* _Задания_
1 - Перечислите по порядку, что сделали больничные служители с телом старца, согласно отрывку о кончине старца Паисия.
2 - Ответьте по отрывку о кончине старца Паисия:
(a) Какое время показывали часы в момент смерти блаженного?
(b) Сколько панихид насчитывалось в течение первого дня?
(c) Почему ворота Лавры не закрывались до позднего вечера?

В момент смерти блаженного часы показывали половину 12-го ночи. Опрятав тело скончавшегося старца и облачив его в иноческие одежды, больничные служители положили его в приготовленный гроб и поставили в церкви больничного Николаевского монастыря.
С рассветом вся Лавра, а за нею и все горожане узнали, что блаженного старца Паисия уже нет в живых. Великая скорбь объяла всех. Многие проливали изобильные слезы. Всем казалось, что со смертью этого дивного старца закатилась звезда настоящей иноческой жизни, ушла в вечность опора немощных и слабых духом и помощь убогих и сирых.
Одежды блаженного, в которых он прибыл в больницу, были разобраны нарасхват. Величественные свечи в память усопшего залили ярким светом всю церковь. Панихиды совершались одна за другой. В течение первого дня их насчитывалось до 40. Почитателей блаженного и богомольцев перебывало у гроба до 15 000 в один день. По причине такого громадного наплыва публики, которая буквально не отходила от гроба блаженного, ворота Лавры не закрывались до позднего вечера.

* _Фрагмент данных_
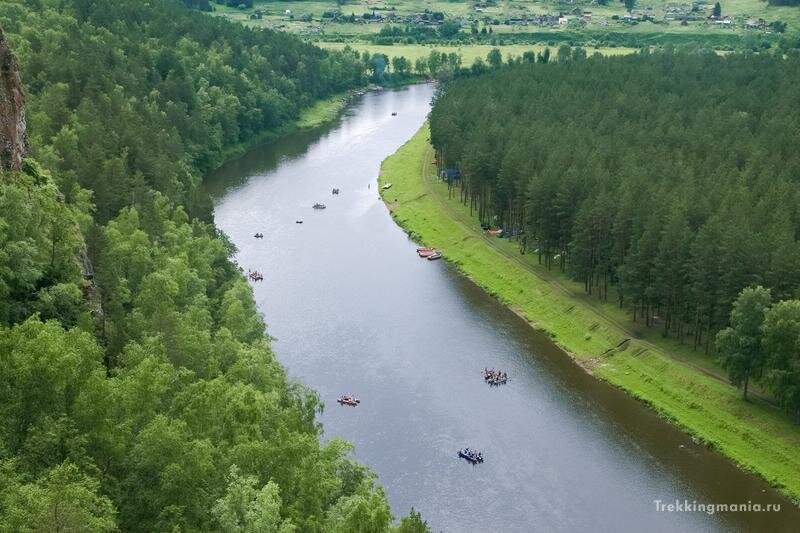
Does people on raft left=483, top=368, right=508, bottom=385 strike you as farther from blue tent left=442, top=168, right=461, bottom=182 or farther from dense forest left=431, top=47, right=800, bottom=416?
blue tent left=442, top=168, right=461, bottom=182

* _Ответы к заданиям_
1 - Опрятали тело; облачили его в иноческие одежды; положили в приготовленный гроб; поставили в церкви больничного Николаевского монастыря.

2 -
(a) Половину 12-го ночи.
(b) До 40.
(c) Из-за громадного наплыва публики, которая не отходила от гроба блаженного.